Standard Bank is open to partnering with fintechs, home service providers, retailers and even its direct competitors as the digital economy blurs lines between industries.
  • Standard Bank says banks should warm up more to the idea of sharing their customers with other companies.
  • It says digitisation is driving the convergence of industries, and traditional financial services face a range of new competitors.
  • But it thinks banks can work together with these new competitors instead of seeing them as a threat.

Standard Bank says it is open to partnering with fintechs, home service providers, retailers and even its direct competitors as the convergence of industries in the digital world is blurring lines and disrupting industries.

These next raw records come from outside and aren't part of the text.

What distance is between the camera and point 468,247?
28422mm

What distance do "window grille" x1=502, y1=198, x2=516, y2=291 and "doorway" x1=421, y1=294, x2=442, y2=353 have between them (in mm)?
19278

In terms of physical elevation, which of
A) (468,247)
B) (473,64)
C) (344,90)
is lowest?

On Thursday, the bank published a report on "the power of the platform economy for financial services". The report delved into how this new business model is pushing traditional banking, investment, and insurance groups to participate in "ecosystems" in partnership with other industries.

"We would see partnerships extending beyond financial services," said Standard Bank's head of platform businesses, Jonathan Lamb.

"But I think we will also start to look at partnerships to offer non-financial services, products that the banks are never going to produce.

"Then we would look at strategic partnerships which is actually distributing the bank's products and services," added Lamb.

The platform economy report looked at the different scenarios facing banks as their traditional offering is becoming more commoditised. Standard Bank acknowledged that fintech players have disrupted the world of banking and said the industry is contending with a range of other new competitors.

Companies like Vodacom and MTN have entered the business of lending, payments and insurance, while Shoprite expanded its financial services in 2020 to offer a transactional account.

Standard Bank, however, sees the blurring of industry boundaries as an opportunity to meet a wider array of client needs.

The bank said the emergence of open banking, which enables consumers to share their banking data with whomever they choose, provides financial institutions with an opportunity to structure and distribute their products through third-party channels more flexibly.

"Our products are being commoditised, and that's true," said Lamb.

An opportunity, not a threat

But he said open banking has opened banks' eyes to how they can expose their offerings outside their organisations. It has become more of a source of excitement than anxiety. As opposed to worrying too much about the fintechs and other industries eating their lunch, Lamb believes that everyone has more to gain by adopting a collaborative attitude.

"Banks actually have an opportunity to properly leverage of fintechs by allowing them access to certain assets and certain capabilities that the banks have built up over time … We can almost get the best of both worlds; use their agility and their ability to create innovative solutions quickly," said Lamb.

Christopher Browne, global head of wealth and investment at Standard Bank, said one of the benefits of these big banks and big organisations is the scale that fintechs need. He thinks solid partnerships can be formed by looking at the competitive advantages that both players have.

Kent Marais, the head of digital channels at Standard Bank CIB, said the only balancing act will be ensuring that banks do not eliminate the importance of their role in the process.

"You need to think carefully about the business model that you're designing. You need to understand the capabilities that you can bring, the capabilities that the producers can bring, and you need to look for a win-win sort of business model," he said.

But banks have been here before, where they tried to be one-stop shops for their customers in the 1990s and early 2000s by bundling their traditional offering with insurance products, investments and prepaid voucher sales.  

Still, Standard Bank's report said new behaviours point to consumer engagement shifting away from traditional banking channels towards new platform businesses.

So, how is this participation in ecosystems different?

"The opportunity that presents itself now, for any financial services company is that if they take a progressive approach to using platform business thinking and ecosystem thinking, you start to create customer value propositions, rather than just bundled products.

"Create answers to problems that sit in the ecosystems that you want to participate in," said Lamb.